TO DO → Begin at the line that holds "Songs, Duets, Trios, or, the" and copy each line exactly until the data below ends, including that last line but no pictures.
··· ENTRIES SUPPLIED
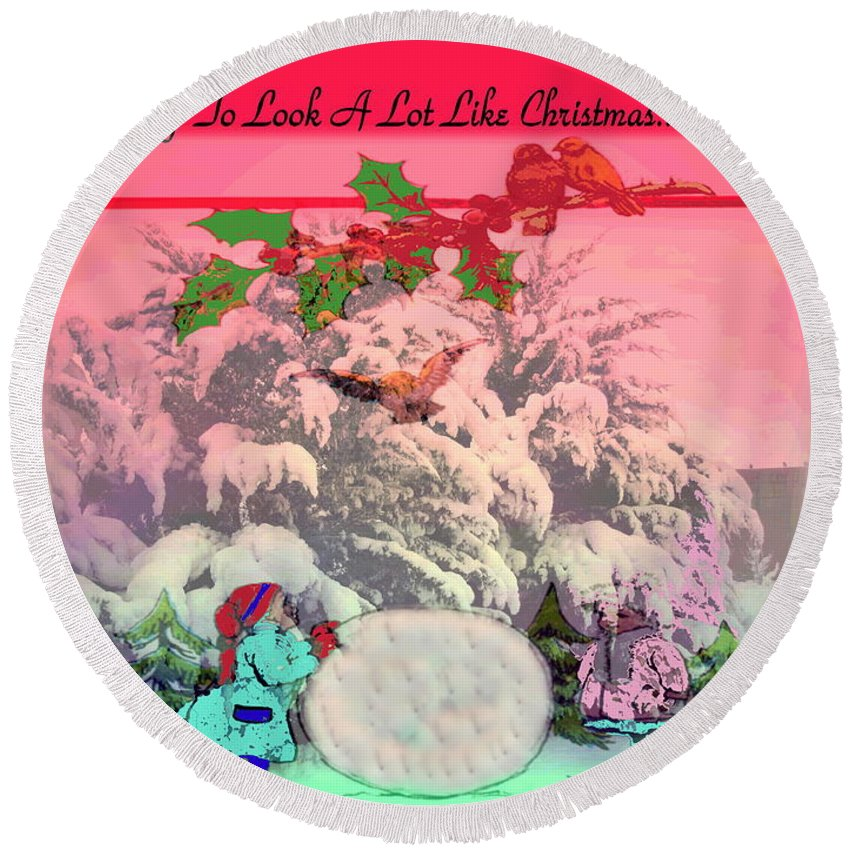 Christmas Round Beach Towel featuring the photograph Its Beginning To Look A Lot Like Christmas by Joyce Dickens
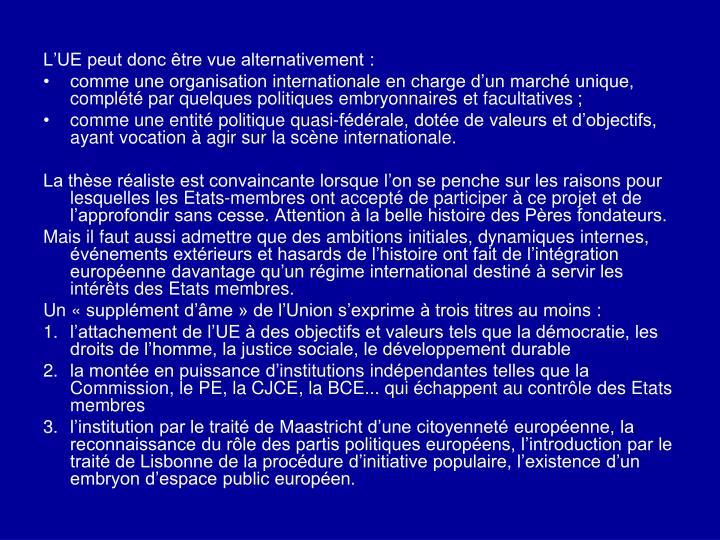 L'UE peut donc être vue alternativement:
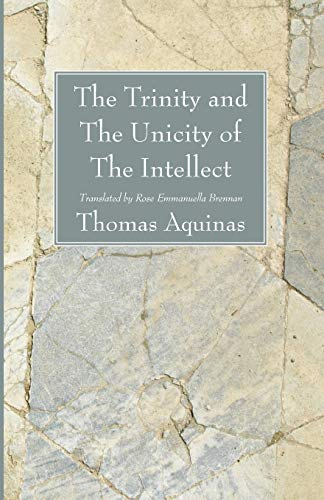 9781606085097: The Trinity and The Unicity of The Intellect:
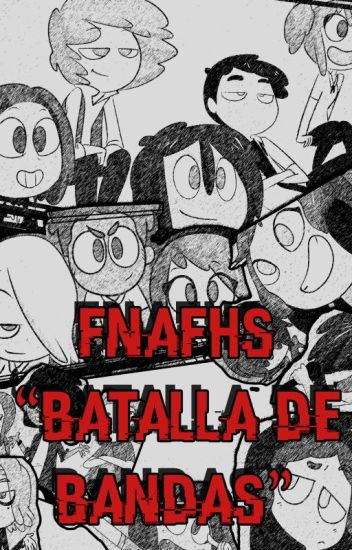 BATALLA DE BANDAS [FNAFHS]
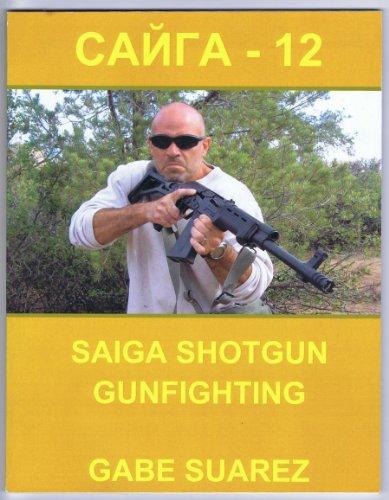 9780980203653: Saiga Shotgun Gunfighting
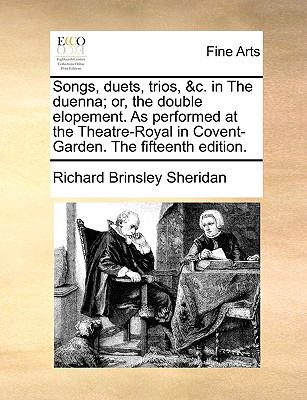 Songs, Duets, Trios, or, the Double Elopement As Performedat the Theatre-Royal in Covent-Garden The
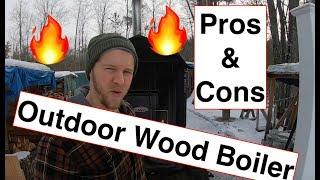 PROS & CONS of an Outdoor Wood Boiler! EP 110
······
SOLUTION FOR THIS EXERCISE →
 Songs, Duets, Trios, or, the Double Elopement As Performedat the Theatre-Royal in Covent-Garden The
 PROS & CONS of an Outdoor Wood Boiler! EP 110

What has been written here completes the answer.